As abelhas tornam-se uma metáfora daquilo que Marx chamou de “classe em si”: uma coletividade objetivamente existente, mas ainda incapaz de reconhecer-se como sujeito político.
Teddy e a geração que encontrou a distopia
É nesse ponto que a figura de Teddy adquire importância particular. Ao longo do filme, ele é frequentemente mostrado percorrendo bairros suburbanos de bicicleta. Essas imagens têm um propósito: o imaginário construído pelo cinema norte-americano dos anos 1980, especialmente o universo de ET, o Extraterrestre (ET, 1982, Steven Spielberg).
Nesse ponto, a referência vai além do mero pastiche que recheia as atuais produções cinematográficas americanas. Teddy pode ser interpretado como a criança de ET que cresceu e encontra-se neste mundo distópico.
Nos anos 1980, Spielberg retratava o subúrbio que, apesar de seus conflitos, permanecia associado à descoberta, à imaginação e à esperança. A bicicleta simbolizava aventura. O extraterrestre representava contato, amizade e expansão do horizonte humano.
Em Bugonia, essa promessa encontra-se esgotada. A criança cresceu para uma vida adulta derrotada. Em vez da prosperidade e do progresso prometidos durante aqueles anos, Teddy encontra um mundo marcado pela concentração de riqueza e pela perda de referências coletivas.
Entre o momento de ET e de Bugonia, houve um aprofundamento da crise do capitalismo: a adoção do neoliberalismo e da globalização, também impostos à classe trabalhadora americana.

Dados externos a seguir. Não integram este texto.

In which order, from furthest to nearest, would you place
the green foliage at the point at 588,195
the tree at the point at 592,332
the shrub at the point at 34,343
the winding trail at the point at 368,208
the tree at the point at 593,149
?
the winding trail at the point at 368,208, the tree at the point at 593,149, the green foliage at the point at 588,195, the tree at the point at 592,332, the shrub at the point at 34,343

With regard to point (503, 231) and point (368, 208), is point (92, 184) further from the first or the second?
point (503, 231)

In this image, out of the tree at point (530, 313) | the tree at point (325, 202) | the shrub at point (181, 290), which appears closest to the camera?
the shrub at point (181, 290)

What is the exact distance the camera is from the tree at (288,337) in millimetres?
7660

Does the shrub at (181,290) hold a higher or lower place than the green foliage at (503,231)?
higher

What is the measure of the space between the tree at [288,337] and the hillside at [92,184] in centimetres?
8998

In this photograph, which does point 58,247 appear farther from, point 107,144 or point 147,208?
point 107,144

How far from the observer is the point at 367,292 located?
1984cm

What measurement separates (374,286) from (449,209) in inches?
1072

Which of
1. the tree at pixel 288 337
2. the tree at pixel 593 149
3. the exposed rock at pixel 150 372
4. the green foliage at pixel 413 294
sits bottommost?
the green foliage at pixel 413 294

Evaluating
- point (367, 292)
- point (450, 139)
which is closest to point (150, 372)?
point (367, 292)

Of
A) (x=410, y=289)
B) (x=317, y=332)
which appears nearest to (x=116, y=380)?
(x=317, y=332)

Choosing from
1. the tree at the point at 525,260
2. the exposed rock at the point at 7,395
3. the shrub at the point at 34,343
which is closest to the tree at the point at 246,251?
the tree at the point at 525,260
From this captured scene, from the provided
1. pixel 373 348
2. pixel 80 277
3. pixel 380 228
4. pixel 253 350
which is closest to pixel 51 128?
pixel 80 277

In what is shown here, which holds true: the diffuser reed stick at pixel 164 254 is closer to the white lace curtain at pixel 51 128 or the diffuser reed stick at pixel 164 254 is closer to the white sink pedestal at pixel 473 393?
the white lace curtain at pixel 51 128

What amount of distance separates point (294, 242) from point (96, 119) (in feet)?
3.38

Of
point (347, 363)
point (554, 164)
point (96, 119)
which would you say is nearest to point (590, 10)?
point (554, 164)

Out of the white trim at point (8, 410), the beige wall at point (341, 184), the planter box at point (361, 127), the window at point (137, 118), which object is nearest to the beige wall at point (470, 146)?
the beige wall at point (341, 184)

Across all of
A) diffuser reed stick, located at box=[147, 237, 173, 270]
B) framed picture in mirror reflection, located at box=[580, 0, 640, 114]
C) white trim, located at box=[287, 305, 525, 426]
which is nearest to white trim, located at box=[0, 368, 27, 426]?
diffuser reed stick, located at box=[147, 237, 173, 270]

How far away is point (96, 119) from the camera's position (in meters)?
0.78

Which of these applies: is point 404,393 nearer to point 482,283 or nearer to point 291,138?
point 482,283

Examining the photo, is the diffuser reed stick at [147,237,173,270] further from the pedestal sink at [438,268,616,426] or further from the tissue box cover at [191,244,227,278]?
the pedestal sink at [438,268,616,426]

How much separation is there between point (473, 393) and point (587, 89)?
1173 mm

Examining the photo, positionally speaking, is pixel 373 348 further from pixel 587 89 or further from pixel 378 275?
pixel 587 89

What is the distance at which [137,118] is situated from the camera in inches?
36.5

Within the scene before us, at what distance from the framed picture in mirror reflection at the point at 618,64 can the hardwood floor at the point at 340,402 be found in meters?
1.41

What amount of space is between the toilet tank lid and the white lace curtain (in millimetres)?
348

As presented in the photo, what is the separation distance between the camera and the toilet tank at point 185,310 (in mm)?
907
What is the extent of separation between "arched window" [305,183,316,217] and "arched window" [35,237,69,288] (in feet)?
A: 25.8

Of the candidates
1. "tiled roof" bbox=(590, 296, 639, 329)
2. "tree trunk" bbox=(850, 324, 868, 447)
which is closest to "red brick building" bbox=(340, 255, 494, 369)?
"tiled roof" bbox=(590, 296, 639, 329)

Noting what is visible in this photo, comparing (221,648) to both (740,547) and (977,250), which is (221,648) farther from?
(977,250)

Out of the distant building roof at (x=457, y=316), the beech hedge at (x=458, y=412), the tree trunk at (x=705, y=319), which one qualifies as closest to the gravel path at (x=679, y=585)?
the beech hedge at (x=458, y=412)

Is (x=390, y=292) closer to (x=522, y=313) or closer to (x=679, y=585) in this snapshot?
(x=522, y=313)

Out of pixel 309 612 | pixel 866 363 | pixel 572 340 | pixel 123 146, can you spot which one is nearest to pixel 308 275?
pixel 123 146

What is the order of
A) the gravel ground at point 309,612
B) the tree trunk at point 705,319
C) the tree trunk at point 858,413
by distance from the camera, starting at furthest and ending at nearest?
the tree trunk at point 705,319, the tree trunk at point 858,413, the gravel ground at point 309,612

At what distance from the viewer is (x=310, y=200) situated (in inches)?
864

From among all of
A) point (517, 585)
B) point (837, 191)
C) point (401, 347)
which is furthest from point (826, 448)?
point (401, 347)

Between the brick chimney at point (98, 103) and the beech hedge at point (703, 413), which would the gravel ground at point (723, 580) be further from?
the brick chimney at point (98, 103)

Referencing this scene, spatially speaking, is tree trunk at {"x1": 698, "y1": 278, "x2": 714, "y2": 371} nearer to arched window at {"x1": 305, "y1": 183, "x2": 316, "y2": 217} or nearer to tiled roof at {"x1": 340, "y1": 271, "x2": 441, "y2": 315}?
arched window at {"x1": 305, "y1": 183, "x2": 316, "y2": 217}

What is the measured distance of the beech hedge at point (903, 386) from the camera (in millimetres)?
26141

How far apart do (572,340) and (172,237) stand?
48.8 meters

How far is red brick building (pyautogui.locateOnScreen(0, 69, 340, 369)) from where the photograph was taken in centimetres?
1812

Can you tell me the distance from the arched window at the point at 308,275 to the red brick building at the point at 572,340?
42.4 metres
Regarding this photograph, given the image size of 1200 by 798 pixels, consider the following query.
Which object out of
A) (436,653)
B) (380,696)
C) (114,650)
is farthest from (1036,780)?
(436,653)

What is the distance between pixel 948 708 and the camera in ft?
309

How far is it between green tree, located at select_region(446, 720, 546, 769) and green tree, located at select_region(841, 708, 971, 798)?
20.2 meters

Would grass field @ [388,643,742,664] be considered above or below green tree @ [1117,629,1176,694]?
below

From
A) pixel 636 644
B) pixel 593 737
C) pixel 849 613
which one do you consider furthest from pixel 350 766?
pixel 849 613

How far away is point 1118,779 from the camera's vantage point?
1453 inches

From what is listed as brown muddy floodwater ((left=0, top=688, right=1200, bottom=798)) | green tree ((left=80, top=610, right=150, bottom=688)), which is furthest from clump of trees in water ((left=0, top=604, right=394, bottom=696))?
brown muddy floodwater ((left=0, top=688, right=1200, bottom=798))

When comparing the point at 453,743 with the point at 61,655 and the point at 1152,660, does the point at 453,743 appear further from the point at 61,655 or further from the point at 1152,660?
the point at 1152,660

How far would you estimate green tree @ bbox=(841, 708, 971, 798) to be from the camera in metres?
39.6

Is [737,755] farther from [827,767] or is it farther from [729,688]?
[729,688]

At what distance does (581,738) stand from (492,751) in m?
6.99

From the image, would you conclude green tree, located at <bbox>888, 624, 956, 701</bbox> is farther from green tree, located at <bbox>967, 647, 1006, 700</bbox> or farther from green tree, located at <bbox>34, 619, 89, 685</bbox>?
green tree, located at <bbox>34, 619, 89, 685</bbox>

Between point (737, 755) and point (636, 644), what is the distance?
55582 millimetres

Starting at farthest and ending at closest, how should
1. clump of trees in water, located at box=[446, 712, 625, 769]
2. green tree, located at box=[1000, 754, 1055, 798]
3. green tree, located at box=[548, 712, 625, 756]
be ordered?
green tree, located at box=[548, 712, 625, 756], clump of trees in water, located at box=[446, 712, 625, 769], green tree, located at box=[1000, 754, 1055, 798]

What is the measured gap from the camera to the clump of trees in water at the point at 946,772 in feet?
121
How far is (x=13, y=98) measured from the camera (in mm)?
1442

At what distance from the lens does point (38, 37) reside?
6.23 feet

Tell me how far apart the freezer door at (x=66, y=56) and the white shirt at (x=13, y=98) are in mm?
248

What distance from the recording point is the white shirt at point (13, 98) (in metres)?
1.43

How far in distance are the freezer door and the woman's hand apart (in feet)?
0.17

Paranoia e depressão acabam se tornando produto histórico.
Teddy representa uma geração educada na promessa do sonho americano que chegou à maturidade justamente quando essa promessa se desfez. A crise de 2008 é o ápice deste fracasso e suas consequências são mostradas no filme como desolação.
O desprezo pelo trabalhador
Teddy não é um sujeito coletivo ou agente de transformação. Onde as abelhas representam uma alienação passiva, programada pela natureza. Teddy encarna uma alienação ativa. Ele busca explicações e investiga. Mas permanece incapaz de dar o salto que o colocaria no processo revolucionário.
O beco sem saída mostra o limite da abordagem que o cinema norte-americano pode dar ao tema. Apesar da luta de classes travada entre ele e a CEO, o filme não pode nomeá-la explicitamente. Em dado momento, o tom de farsa levemente irônico que marca a narrativa é substituído pela tradição mais característica do cinema americano: a violência escatológica na forma de tortura, suicídio, assassinatos, mutilações e corpos que explodem.
Na visão dos autores, classe trabalhadora e classe dominante têm pesos iguais na situação histórica.
O cinema americano andando em círculos
Nos últimos anos, o cinema comercial norte-americano tem feito esforços para representar a crise histórica do capitalismo que especialmente atinge a sociedade americana. No geral, são histórias que misturam gêneros e dezenas de autorreferências, muitas vezes vazias de significado.
Em Não Olhe Para Cima, a ameaça assumia a forma de um meteoro. Em O Mundo Depois de Nós, a forma de um colapso social difuso e sem rosto. Em Bugonia, ela reaparece como uma conspiração extraterrestre.
As imagens mudam, mas o impasse permanece. A imaginação cultural norte-americana parece retornar continuamente às figuras da catástrofe, da invasão e do colapso porque já não consegue representar a transformação das relações sociais que produzem essas crises. É o que Fredric Jameson chama de pós-modernidade.
A lógica de Bugonia aproxima-se daquilo que Mark Fisher chamou de “realismo capitalista”. O filme consegue imaginar uma conspiração alienígena, o colapso ecológico e a destruição da ordem social. Não consegue imaginar a transformação das relações sociais que produzem as crises.
Como o personagem que continua pedalando pelos subúrbios sem encontrar uma saída, a própria imaginação cultural contemporânea parece mover-se sem sair do lugar. Ela consegue imaginar o fim do mundo, mas continua incapaz de imaginar o fim do capitalismo (Jameson/Fisher).